Skips are visibleAnything a sandbox can’t simulate is reported SKIP with the reason — the report never overstates coverage.

Technical Gotchas

  1. A sandbox cannot simulate everything. Bounce state (hs_email_hard_bounce_reason_enum), global unsubscribes (hs_email_optout), marketing status (hs_marketable_status, read-only via API), and deactivated owners all come from real events HubSpot records — they cannot be fabricated. The suite reports these as SKIP; verify those paths once, manually, when first running the corresponding skills on a real portal.
  2. Search index lag. The Search API indexes writes asynchronously; the suite sleeps ~5s before asserting post-mutation counts. On a slow day a fresh mutation can still be missed — re-run the suite before concluding a skill is broken.
  3. Developer test accounts expire after 90 days without API activity. Running this suite counts as activity, so a monthly run keeps the sandbox alive. Deleted fixtures follow the same 90-day recovery window as production.
  4. before-smoke failures on an empty sandbox are usually legitimate zero-data exits.
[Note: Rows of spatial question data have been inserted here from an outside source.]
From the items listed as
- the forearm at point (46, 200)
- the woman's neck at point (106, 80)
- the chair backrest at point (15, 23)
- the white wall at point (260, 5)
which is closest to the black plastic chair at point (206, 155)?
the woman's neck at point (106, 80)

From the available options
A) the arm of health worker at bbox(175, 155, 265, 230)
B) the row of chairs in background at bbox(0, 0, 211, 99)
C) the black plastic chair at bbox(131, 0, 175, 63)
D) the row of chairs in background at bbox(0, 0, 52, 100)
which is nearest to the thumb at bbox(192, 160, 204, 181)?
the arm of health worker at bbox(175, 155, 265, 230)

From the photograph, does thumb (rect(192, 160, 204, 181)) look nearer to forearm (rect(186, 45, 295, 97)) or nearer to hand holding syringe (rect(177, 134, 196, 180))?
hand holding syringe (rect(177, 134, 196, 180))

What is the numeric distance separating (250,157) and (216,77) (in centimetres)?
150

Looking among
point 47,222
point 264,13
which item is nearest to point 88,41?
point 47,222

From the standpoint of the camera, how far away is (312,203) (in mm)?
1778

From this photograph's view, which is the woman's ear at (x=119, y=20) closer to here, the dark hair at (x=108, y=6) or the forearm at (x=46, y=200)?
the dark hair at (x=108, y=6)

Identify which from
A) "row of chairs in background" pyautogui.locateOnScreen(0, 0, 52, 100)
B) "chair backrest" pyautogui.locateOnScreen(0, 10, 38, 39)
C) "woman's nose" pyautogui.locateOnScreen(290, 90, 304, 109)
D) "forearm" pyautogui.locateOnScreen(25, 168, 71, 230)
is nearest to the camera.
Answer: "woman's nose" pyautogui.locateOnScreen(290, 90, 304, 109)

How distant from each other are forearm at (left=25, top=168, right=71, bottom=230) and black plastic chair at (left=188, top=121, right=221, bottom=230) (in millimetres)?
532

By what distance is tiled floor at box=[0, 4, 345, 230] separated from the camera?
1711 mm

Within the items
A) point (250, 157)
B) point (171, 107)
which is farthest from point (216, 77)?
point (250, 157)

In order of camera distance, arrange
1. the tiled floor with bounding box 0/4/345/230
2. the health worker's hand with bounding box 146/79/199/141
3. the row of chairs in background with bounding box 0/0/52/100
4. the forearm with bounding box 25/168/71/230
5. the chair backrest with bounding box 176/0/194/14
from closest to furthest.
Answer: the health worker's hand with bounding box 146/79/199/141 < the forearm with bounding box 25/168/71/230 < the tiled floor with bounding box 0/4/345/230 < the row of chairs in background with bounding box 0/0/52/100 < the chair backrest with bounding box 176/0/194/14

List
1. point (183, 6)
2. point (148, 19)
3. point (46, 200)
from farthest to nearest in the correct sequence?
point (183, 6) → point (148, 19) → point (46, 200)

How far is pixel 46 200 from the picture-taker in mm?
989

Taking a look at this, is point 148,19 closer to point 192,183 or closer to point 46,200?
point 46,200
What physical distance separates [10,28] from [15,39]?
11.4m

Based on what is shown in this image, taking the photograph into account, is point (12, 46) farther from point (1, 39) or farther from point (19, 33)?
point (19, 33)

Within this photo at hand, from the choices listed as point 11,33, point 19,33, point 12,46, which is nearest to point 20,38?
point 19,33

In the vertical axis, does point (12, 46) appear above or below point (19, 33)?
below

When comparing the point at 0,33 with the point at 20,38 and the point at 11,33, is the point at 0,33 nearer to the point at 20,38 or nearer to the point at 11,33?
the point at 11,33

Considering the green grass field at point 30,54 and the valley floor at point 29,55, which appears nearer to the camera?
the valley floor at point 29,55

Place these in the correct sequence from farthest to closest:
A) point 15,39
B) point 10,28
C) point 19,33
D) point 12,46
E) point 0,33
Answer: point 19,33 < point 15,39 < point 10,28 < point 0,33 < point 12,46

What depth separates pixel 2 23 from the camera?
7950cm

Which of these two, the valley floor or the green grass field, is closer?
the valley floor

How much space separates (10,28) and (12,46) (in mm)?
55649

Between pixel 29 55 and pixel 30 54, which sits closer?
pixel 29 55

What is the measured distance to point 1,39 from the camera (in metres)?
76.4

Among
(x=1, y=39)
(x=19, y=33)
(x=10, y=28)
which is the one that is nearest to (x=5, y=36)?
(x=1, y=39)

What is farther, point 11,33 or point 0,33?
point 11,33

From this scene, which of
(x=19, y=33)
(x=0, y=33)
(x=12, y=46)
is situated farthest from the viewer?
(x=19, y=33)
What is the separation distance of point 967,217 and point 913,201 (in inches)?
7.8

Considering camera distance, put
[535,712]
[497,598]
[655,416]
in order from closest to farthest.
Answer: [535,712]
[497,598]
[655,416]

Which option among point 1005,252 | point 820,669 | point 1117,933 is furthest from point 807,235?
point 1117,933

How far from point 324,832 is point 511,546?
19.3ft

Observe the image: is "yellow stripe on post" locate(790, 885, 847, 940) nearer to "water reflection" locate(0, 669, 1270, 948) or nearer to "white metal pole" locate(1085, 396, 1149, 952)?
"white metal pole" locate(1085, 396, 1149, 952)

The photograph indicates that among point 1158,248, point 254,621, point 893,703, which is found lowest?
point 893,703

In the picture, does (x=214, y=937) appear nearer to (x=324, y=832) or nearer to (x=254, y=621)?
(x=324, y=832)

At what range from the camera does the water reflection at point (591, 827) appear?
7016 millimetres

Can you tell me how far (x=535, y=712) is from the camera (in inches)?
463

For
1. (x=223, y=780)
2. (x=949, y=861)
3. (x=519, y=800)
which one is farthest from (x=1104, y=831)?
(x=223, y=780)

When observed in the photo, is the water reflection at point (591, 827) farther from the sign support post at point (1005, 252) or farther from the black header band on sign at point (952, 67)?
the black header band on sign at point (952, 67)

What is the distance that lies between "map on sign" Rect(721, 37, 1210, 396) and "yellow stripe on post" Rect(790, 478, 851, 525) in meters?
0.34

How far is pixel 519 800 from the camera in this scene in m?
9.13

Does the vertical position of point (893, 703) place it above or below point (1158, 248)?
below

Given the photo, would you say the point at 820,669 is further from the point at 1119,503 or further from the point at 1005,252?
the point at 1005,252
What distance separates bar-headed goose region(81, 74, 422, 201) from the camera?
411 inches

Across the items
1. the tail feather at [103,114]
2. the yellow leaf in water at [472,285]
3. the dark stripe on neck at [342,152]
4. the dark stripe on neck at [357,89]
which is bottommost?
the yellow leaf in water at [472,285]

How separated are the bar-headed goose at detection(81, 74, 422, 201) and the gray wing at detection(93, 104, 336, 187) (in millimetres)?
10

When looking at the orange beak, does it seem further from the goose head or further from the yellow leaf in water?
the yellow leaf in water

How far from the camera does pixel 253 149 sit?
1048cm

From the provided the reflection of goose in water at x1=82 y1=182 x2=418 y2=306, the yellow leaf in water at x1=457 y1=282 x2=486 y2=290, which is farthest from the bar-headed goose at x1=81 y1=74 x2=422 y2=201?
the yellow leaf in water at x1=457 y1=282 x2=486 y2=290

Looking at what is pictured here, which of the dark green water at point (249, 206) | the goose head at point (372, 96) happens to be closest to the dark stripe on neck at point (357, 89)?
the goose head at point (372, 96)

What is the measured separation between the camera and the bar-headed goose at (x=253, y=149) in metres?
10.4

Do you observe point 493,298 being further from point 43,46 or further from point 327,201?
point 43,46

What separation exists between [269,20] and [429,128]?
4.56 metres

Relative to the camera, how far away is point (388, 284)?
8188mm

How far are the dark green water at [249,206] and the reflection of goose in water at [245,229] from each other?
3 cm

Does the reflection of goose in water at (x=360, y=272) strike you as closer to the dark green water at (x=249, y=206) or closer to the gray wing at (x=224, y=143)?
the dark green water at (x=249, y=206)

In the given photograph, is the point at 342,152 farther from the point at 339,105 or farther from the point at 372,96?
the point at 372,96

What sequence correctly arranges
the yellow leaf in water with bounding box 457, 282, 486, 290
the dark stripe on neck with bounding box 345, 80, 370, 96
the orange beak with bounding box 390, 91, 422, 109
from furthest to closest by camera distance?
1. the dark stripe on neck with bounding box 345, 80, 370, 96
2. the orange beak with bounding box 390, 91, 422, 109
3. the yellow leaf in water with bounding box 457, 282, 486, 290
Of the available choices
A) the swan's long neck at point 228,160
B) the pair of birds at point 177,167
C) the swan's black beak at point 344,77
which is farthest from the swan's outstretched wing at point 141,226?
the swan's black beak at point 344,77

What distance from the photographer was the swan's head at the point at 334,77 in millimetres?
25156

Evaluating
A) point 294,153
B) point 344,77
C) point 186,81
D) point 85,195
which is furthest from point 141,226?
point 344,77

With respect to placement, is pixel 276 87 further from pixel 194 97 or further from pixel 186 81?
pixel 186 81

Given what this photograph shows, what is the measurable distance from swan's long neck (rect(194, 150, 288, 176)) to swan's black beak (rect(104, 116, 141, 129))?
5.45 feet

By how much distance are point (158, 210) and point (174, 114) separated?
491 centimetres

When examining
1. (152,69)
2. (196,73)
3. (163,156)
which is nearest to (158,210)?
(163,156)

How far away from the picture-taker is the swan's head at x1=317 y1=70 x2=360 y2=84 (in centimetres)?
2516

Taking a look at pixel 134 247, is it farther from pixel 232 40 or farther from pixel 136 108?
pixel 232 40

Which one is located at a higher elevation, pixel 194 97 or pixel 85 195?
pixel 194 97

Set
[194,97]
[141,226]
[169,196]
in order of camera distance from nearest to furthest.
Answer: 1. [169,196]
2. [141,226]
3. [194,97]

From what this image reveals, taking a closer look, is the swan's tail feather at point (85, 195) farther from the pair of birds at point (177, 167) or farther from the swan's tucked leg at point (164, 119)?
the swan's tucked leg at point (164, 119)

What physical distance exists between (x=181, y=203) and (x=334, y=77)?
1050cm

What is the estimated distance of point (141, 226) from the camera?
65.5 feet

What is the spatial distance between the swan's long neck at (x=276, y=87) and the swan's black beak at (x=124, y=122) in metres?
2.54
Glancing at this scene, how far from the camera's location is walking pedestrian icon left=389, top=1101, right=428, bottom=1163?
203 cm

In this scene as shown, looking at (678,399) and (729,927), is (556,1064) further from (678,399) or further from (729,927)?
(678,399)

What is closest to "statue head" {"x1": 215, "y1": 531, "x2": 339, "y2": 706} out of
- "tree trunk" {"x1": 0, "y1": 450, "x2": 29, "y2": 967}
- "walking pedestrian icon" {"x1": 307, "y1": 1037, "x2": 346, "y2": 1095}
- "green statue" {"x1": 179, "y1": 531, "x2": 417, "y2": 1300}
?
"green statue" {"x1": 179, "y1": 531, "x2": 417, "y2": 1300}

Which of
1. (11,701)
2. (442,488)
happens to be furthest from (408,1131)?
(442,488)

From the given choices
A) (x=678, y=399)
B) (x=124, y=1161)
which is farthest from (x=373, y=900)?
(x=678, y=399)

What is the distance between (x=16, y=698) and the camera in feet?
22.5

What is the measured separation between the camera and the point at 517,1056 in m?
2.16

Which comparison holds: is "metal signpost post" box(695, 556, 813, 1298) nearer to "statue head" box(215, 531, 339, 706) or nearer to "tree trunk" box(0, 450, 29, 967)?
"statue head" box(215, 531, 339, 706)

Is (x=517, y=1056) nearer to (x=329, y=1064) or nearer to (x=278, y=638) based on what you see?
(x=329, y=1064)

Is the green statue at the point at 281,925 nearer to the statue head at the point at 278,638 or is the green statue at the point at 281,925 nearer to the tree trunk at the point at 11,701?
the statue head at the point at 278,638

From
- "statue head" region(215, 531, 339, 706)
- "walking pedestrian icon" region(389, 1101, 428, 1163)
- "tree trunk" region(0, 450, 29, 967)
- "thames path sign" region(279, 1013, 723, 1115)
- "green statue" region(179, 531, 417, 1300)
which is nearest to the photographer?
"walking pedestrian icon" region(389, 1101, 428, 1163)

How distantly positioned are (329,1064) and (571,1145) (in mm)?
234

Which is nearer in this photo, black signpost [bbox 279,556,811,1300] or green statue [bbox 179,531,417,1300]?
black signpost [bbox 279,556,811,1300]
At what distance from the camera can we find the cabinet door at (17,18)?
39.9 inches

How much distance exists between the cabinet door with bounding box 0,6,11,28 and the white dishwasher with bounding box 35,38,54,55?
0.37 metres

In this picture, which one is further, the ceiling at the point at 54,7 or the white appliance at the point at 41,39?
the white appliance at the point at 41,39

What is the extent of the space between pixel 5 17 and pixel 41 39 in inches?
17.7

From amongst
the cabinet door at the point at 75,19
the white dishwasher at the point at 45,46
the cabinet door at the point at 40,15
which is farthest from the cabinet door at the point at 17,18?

The shipped before.py scripts exit 0 on “nothing found” — if one exits non-zero on your sandbox, read its output in the report; that’s a real signal, not noise.
  5. Plan-tier gaps. Developer test accounts carry Enterprise-trial features, but a standard sandbox inherits its parent portal’s tier — the v4 workflow round-trip reports SKIP on 403 rather than failing.

Rollback

Teardown is the rollback: uv run skills/sandbox-self-test/scripts/teardown.py removes every marker-matched object, and archived records remain recoverable in the sandbox for 90 days (Settings > Data Management > Deleted Objects). The nuclear option is equally valid: delete the developer test account and create a fresh one — that is what “disposable” means. Nothing this skill does can touch production, by construction.

CI (optional)

A ready-made GitHub Actions workflow ships at ci/sandbox-self-test.yml. To enable it, copy it into your fork’s workflows directory and set the repository secret:

mkdir -p .github/workflows
cp skills/sandbox-self-test/ci/sandbox-self-test.yml .github/workflows/
gh secret set HUBSPOT_SANDBOX_ACCESS_TOKEN

It runs preflight → seed → suite → teardown on manual dispatch only and uploads the report as an artifact. It never runs on push or PR — the sandbox is yours, so the trigger is too. (It ships outside .github/workflows/ deliberately: enabling CI that spends your sandbox is an explicit opt-in, and tokens without the workflow scope can still push this repo.)